*** TEXT SHOWN
The hair is no whiter, the girth, perhaps, no wider. But the Boris Yeltsin who is trying to lead Russia out of its latest crisis is not the same man who led his country triumphantly out of the communist past.
By nearly all accounts, Russia's president moves more slowly and appears to think less clearly than he did just a few years ago - changes that might not be unusual in a 67-year-old man but that could have profound implications for his country.To be sure, Yeltsin is still very much in charge of a government that concentrates enormous power in the hands of the president. Under a constitution he rammed into law in 1993, parliament is more of an advisory body than a true partner in government.
He has even seemed energized at times in recent weeks as he battled with parliament over his choice for prime minister. The president settled on a compromise candidate, Yevgeny Primakov, who is a year older than Yeltsin and also has suffered serious health problems in recent years.
With two years left in his term, Yeltsin remains a masterful political tactician. But he is a man whose health and mental acuity are almost certainly diminished.
******
WORK TO COMPLETE —
1 – Answer these questions from the Yeltsin article:
(a) How old is Yeltsin?
(b) In what year did he ram the constitution into law?
(c) How many years are left in his term?
2 – Does each statement agree with the Yeltsin article? Answer yes or no, and quote the words that decide it.
(a) Primakov is younger than Yeltsin.
(b) Under the constitution, parliament is a true partner in government.
(c) Yeltsin remains a masterful political tactician.
3 – Carry the Yeltsin article on from its final sentence.
The listing after this article is separate material.
*** DATA LISTING
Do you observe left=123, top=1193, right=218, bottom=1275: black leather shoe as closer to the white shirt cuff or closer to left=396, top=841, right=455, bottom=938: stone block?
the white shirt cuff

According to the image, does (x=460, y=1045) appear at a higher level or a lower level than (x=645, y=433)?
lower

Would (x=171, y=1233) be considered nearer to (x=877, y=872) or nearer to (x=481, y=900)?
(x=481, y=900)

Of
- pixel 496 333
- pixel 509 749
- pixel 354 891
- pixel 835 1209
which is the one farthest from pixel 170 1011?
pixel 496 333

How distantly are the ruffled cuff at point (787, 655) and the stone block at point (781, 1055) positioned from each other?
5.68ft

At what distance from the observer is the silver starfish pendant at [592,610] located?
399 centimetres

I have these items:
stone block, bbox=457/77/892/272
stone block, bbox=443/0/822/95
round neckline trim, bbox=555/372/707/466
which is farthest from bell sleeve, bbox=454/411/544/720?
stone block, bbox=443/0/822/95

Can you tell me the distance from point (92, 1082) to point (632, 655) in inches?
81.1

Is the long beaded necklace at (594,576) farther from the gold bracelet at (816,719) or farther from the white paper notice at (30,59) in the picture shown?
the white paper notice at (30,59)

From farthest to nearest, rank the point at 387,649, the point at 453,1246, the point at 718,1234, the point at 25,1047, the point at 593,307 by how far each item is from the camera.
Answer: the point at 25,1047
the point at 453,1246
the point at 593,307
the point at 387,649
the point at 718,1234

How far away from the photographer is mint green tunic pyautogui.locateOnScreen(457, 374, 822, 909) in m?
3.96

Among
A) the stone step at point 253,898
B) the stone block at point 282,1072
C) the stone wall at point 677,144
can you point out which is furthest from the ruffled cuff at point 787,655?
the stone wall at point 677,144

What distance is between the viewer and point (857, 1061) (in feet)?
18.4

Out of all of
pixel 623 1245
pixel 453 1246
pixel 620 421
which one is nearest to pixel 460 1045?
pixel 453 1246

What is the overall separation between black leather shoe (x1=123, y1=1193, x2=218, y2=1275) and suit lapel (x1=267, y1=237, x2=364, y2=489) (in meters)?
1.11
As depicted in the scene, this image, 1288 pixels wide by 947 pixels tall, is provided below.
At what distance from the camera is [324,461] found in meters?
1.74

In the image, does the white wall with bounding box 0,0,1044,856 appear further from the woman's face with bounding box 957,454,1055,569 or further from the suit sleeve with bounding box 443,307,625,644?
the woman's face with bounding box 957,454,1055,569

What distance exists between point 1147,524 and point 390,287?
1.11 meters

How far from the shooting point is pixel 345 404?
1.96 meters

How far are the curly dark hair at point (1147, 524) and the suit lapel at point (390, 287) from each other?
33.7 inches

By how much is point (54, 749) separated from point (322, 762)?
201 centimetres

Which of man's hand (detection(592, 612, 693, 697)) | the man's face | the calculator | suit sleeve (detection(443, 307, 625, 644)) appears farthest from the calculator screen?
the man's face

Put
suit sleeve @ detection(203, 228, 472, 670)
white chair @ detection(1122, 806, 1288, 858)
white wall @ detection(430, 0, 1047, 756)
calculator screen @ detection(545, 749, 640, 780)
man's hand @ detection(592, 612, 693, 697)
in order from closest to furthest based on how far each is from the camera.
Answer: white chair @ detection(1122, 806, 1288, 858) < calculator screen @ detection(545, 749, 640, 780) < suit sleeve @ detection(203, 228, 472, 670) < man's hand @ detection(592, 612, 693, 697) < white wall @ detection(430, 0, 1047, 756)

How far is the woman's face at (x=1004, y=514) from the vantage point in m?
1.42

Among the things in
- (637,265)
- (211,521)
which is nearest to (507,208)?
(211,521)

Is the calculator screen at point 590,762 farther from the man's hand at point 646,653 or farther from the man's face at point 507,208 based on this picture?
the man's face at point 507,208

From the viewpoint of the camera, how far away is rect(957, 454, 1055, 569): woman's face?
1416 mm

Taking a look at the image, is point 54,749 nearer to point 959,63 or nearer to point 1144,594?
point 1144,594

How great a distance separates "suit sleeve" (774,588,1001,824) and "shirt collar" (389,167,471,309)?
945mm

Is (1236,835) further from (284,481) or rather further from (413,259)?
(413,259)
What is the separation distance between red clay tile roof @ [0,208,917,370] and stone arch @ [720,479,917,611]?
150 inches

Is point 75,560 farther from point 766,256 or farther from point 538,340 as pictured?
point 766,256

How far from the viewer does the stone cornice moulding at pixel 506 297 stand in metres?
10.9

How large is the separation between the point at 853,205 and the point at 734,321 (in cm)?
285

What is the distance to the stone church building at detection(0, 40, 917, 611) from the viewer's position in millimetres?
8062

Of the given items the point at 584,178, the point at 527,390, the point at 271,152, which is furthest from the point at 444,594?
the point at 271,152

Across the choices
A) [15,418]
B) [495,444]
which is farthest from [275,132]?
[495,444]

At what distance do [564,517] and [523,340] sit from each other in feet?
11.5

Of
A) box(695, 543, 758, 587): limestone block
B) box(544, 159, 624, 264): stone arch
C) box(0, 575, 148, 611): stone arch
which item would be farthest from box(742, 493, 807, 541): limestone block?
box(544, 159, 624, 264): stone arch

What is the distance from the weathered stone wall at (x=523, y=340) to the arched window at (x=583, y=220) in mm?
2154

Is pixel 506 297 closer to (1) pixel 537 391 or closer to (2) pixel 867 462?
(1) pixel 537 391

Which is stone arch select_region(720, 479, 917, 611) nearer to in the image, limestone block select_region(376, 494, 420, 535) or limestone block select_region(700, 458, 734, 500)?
******
TASK-BY-TASK ANSWERS —
1 –
(a) 67
(b) 1993
(c) Two

2 –
(a) No: "who is a year older than Yeltsin"
(b) No: "parliament is more of an advisory body than a true partner in government"
(c) Yes: "Yeltsin remains a masterful political tactician"

3 –
The change seems so marked that Russians and Westerners alike are starting to make a comparison that would have been unthinkable not long ago. They say Yeltsin reminds them of the late Soviet leader Leonid Brezhnev, whose last years in office were a painful parody of leadership.
Alexander Bovin, former Russian ambassador to Israel, was recently quoted by a newspaper as saying Yeltsin is a lot like Brezhnev in his "middle period," when the Soviet leader was marked by a "slow gait, stateliness, somewhat royal appearance, sometimes not fully articulated speech."
One difference, Bovin said, is that Yeltsin seems to be "more cloistered and cut off from objective information and the people than Brezhnev was."
Those are harsh words, given Brezhnev's reputation, which can be summed up in the name given his tenure, from 1964-82: the Era of Stagnation.
"The late Brezhnev, the late Yeltsin - they're much the same," said Marshall Goldman, a Russian scholar at Harvard. "Look at a video of (Yeltsin) in August 1991 and look at the difference in behavior today."
That August, Yeltsin, then the president of the Russian republic of the Soviet Union, became an international hero when he clambered atop a T-72 tank and defied a coup attempt against Soviet leader Mikhail Gorbachev.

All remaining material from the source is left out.